━━━ TEXT PASSAGE

Over the last decades, there has been a growing literature that emphasizes on the capacity of commercial banks to increase the money supply through the act of lending and the relation of the credit channel with the economic growth. Following this economic theory approach, this paper evaluates the causality and the short-term effects between the banking credit and the economic growth in Mexico through the estimation of a Vector Autoregressive (var) model. The main results indicate that from 2001Q1 to 2016Q4 the gdp growth has Granger-caused and a positive effect on the rate of growth of banking credit; however, there is no evidence of causality or any effect of banking credit to the gdp. These results are relevant and could be explained by factors of supply and demand in the credit market.

Keywords:
Credit
Economic growth
var
JEL:
E51
O40
C32
Texto completo
Introduction

The financial and the real production sector have been important in the economic analysis due to the implications of finance on the development and the economic growth. Schumpeter (1911) argued that the production decisions are not only taken by entrepreneurs, banks have an important role on its determination as well. Indeed, a virtuous relationship between entrepreneurs and bankers is made at the time that credit goes to finance innovative projects of production (Festré and Nasica, 2009).

━━━━━━
━━━ GIVEN INFORMATION

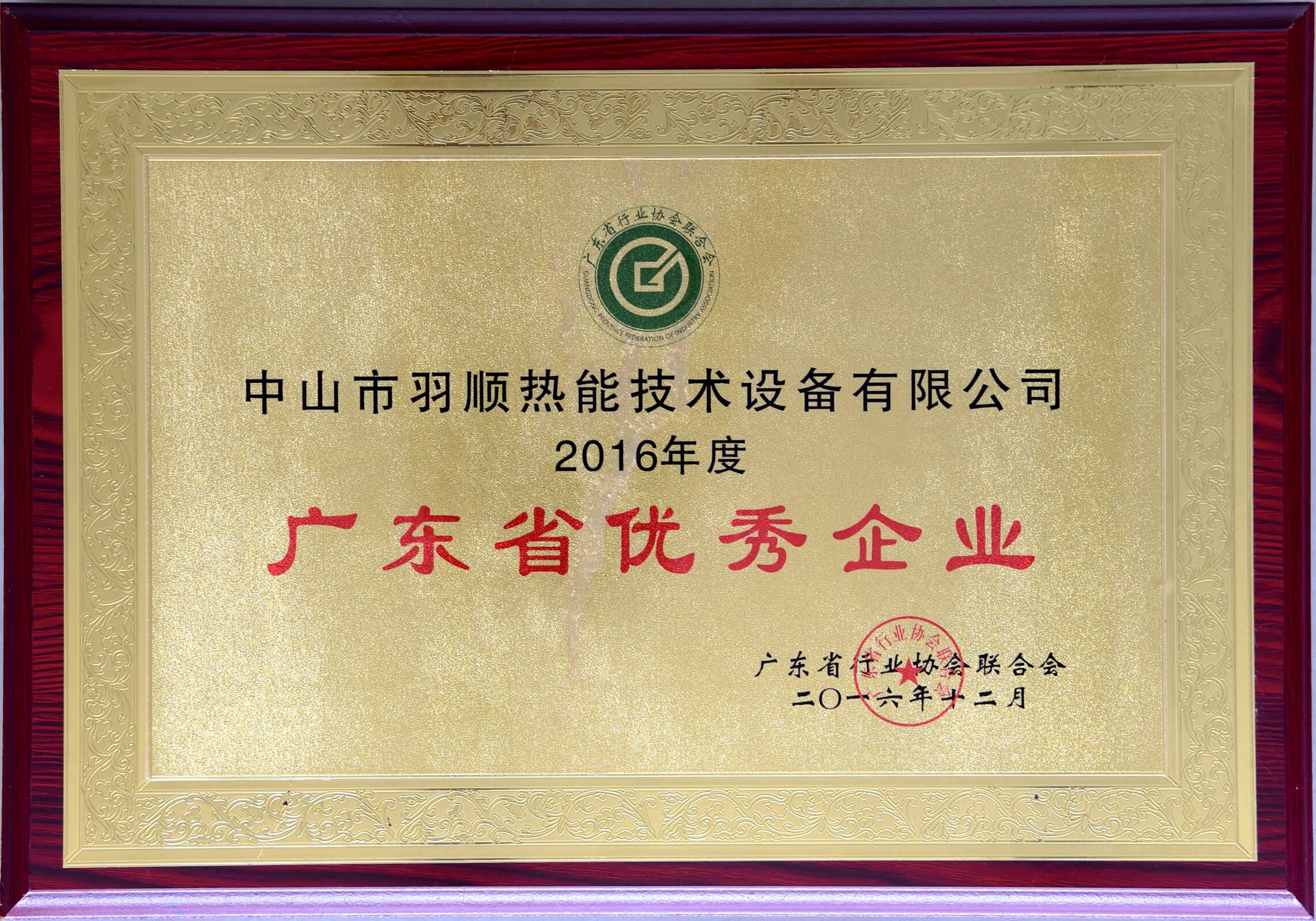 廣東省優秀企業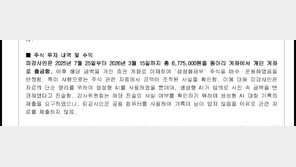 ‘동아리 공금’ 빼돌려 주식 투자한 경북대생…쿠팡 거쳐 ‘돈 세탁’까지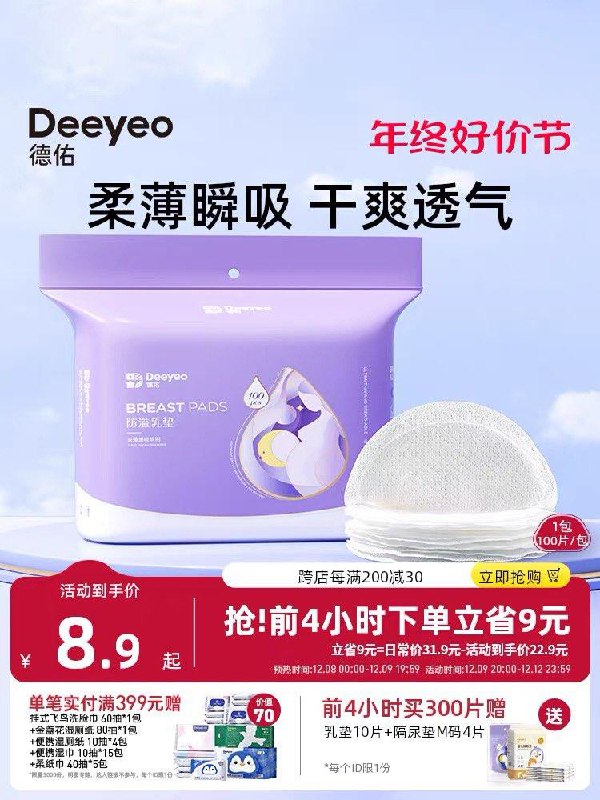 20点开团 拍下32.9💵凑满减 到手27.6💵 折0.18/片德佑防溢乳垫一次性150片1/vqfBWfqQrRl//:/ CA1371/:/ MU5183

━━━━━━

- [WHAT TO WORK ON]
1. Please rewrite the stretch of the banking credit text from "Over the last" through "the credit market.", swapping "banking credit" for "bank lending".
2. Extend the introduction on banking credit and economic growth in Mexico with the passage that would follow its last sentence.

- [SOLVED TASKS]
1.
Over the last decades, there has been a growing literature that emphasizes on the capacity of commercial banks to increase the money supply through the act of lending and the relation of the credit channel with the economic growth. Following this economic theory approach, this paper evaluates the causality and the short-term effects between the bank lending and the economic growth in Mexico through the estimation of a Vector Autoregressive (var) model. The main results indicate that from 2001Q1 to 2016Q4 the gdp growth has Granger-caused and a positive effect on the rate of growth of bank lending; however, there is no evidence of causality or any effect of bank lending to the gdp. These results are relevant and could be explained by factors of supply and demand in the credit market.

2.
Several studies have argued the necessity to strengthen the financial sector in order to promote technological projects that contribute to a higher productivity (Levine, 1997). Moreover, Hicks (1969, pp. 143-145) points out that through economic history the financial sector has been an engine of periods with accelerated paces of production growth, as it was during the industrial revolution. In that period, the innovations in the English financial market contributed to the investment on high technological infrastructure and reduced the risk of illiquidity on economic activity.1

In addition, arguments in favor of financial liberalization promote the free flow of capital from countries which have a saving surplus to those that require investment (Balassa, 1989). For that reason, the lower the transaction costs are, the greater the investment to technological projects in emerging economies would be (Bencivenga, Smith and Starr, 1994). The most important objective of the financial capital is to be used towards its most productive uses.

Some authors argue that credit creation is the main mechanism of the financial system to influence the economic activity, so the approach of credit as a monetary transmission channel has become more relevant in economic theory over the last years. From an institutional view, some researches have proposed that banking credit policies ought to be highly regulated after the crisis of subprime mortgages in the United States.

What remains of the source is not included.